(Selected passage begins)
When and what to eat ahead of a race, according to sports scientists and running experts – Sporting News

When and what to eat ahead of a race, according to sports scientists and running experts  Sporting News

If you ask ten runners about their race day routines, chances are you’ll get as many different answers. From the best way to warm up right down to wearing that lucky pair of socks, there are myriad little details that runners adopt to optimise their performances. 

Eating and drinking leading up to and on race day are vital variables that can make or break a record. 

Samantha Shearman, an Australia-based physiotherapist, sports scientist and founder of the mobile app 10 Weeks to Stronger Running app, says the right diet strategy can give runners an edge. “Correct fuelling allows you to feel energised for your run rather than feeling low and sluggish.”

#Establish a routine and stick with it

#Base your intake on distance

#Hydrate in stages

Depending on personal habits and diet restrictions, runner and owner of Gym ACTV Strength Co Alastair Day says playing it safe and eating what you know is crucial. 

Ahead of Under Armour’s first All Out Mile virtual race in Australia, where both will participate between June 1 and five, Shearman and Day share tips on what to eat to help your body perform at its best race day. 

Photo: Shutterstock

As you would with any exercise, it’s not advisable to eat too close leading up to a race. Day says runners should condition their bodies ahead to get used to an early start. “In the weeks leading up to the mile, practice waking up a few hours before you run and eating what you’ll eat on race day so your body can get used to it.”
(Selected passage ends)
(Given data begins)
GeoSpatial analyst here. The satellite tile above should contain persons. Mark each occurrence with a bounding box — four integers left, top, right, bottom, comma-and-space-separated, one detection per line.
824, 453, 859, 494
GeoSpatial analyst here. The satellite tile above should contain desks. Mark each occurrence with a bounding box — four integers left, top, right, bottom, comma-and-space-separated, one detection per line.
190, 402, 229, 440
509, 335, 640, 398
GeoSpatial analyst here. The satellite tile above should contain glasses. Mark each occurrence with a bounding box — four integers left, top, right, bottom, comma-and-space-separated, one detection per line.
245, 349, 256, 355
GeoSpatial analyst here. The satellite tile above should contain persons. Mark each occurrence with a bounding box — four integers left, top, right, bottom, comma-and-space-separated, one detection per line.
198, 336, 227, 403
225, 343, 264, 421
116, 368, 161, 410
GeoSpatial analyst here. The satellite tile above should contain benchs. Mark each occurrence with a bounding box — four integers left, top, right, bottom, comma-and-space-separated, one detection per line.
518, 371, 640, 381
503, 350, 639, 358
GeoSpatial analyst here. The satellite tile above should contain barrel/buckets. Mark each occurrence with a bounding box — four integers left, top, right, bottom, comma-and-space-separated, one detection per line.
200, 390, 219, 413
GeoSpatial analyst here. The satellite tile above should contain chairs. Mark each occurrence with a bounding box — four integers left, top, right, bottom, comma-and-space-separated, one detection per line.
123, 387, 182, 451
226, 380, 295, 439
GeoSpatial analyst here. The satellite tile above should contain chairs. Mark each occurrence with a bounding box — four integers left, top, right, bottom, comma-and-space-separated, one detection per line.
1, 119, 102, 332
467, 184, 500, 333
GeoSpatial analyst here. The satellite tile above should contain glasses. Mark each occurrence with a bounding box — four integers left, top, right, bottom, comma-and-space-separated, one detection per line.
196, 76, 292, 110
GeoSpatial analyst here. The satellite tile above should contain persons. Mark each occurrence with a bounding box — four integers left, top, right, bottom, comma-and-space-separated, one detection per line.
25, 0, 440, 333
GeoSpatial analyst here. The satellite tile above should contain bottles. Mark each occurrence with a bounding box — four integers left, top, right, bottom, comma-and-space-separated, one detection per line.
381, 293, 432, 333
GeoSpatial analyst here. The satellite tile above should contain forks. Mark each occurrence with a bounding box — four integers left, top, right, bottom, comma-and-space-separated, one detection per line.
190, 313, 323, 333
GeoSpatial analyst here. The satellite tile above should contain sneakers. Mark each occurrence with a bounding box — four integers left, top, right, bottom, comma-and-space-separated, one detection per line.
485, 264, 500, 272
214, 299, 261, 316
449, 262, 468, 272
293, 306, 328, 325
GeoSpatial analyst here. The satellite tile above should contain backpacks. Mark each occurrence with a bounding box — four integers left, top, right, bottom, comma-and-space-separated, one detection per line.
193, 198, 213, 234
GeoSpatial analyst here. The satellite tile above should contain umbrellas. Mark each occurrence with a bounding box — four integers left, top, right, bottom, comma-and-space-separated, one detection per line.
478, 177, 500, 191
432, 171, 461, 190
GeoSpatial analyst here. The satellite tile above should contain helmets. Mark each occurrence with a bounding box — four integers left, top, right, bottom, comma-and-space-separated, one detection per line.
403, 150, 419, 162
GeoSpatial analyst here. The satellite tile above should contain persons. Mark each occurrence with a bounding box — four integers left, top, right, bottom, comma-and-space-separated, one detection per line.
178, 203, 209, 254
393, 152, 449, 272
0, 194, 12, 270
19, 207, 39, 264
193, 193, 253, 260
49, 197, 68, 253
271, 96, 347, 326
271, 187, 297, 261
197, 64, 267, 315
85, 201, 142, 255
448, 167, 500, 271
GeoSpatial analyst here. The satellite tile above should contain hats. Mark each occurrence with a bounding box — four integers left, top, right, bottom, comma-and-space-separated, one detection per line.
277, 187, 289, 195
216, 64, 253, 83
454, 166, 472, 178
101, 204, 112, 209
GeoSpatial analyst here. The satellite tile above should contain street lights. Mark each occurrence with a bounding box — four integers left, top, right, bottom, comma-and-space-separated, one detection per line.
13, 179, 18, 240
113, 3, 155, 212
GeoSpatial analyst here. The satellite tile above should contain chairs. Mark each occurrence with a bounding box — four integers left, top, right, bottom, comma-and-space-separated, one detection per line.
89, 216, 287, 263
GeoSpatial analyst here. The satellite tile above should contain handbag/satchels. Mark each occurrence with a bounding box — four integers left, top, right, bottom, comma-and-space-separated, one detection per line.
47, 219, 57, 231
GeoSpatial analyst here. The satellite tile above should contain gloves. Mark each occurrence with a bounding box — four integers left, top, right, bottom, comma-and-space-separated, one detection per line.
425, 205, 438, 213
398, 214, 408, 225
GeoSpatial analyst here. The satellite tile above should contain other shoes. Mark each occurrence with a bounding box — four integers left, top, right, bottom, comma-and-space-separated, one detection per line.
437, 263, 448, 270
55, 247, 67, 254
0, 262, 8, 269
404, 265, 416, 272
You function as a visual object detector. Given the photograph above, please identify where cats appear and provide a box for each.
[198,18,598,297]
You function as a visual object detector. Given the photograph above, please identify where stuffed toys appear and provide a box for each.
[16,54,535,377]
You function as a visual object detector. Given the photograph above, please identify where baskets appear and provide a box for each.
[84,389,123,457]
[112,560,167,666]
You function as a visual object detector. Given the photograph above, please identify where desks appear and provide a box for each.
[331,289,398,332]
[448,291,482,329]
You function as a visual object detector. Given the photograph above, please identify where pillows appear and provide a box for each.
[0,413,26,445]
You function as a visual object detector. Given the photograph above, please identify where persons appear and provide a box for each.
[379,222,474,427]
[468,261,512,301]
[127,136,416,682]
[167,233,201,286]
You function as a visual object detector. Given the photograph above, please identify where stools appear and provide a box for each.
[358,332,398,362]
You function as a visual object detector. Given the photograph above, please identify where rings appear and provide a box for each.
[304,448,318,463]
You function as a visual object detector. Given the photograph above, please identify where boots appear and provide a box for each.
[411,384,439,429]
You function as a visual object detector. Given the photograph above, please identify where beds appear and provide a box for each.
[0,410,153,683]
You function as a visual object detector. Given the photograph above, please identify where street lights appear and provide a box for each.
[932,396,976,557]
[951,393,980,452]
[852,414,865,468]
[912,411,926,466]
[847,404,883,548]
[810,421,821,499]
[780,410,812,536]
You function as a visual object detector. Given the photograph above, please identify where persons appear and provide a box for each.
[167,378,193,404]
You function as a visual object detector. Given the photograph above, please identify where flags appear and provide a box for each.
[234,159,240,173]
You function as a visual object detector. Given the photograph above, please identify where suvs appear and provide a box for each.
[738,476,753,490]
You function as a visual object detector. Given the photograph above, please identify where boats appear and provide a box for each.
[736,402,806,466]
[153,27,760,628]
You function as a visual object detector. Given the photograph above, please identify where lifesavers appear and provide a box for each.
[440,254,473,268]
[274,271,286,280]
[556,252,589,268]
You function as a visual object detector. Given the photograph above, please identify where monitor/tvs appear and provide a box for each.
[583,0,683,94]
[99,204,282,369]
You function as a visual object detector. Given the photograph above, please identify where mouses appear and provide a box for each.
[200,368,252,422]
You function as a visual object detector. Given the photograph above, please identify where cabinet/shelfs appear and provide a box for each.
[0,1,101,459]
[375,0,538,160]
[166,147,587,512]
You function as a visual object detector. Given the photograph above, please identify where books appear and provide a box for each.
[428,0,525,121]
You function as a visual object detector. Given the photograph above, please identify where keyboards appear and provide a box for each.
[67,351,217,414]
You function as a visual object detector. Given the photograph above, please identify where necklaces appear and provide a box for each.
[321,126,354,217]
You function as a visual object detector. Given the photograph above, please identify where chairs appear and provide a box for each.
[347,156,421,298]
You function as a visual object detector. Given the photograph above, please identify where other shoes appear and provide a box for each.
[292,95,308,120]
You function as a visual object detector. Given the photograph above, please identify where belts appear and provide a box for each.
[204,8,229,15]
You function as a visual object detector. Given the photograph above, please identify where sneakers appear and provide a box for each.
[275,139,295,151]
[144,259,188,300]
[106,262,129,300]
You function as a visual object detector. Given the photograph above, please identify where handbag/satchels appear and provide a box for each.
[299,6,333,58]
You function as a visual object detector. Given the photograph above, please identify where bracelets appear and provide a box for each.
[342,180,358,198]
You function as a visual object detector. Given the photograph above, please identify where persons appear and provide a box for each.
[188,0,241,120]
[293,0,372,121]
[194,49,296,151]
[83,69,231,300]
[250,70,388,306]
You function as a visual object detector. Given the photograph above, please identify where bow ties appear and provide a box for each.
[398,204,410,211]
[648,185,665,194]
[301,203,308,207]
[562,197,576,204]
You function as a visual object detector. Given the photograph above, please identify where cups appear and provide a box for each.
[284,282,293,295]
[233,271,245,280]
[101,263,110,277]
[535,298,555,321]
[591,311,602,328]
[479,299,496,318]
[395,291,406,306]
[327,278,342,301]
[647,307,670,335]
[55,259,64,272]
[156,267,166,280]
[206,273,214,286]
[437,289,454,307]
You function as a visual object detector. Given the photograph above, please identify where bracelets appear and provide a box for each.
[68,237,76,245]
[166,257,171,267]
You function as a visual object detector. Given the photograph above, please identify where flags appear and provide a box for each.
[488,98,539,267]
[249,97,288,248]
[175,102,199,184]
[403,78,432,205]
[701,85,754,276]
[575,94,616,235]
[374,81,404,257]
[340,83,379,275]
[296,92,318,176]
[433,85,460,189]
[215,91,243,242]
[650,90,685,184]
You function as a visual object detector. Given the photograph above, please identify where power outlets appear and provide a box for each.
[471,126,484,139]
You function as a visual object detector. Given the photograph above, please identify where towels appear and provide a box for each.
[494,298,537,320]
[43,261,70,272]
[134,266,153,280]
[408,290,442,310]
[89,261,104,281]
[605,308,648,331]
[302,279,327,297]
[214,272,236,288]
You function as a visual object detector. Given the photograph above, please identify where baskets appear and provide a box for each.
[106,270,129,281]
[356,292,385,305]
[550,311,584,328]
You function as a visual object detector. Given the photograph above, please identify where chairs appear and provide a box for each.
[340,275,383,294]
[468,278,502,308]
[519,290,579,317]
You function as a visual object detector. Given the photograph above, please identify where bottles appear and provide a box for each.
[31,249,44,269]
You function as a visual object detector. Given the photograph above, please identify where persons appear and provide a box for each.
(Given data ends)
# [What you are asked to do]
Copy out the article on eating before a race word for word, everything from "Depending on personal" down to "best race day.".

# [Result of this exercise]
Depending on personal habits and diet restrictions, runner and owner of Gym ACTV Strength Co Alastair Day says playing it safe and eating what you know is crucial. 

Ahead of Under Armour’s first All Out Mile virtual race in Australia, where both will participate between June 1 and five, Shearman and Day share tips on what to eat to help your body perform at its best race day.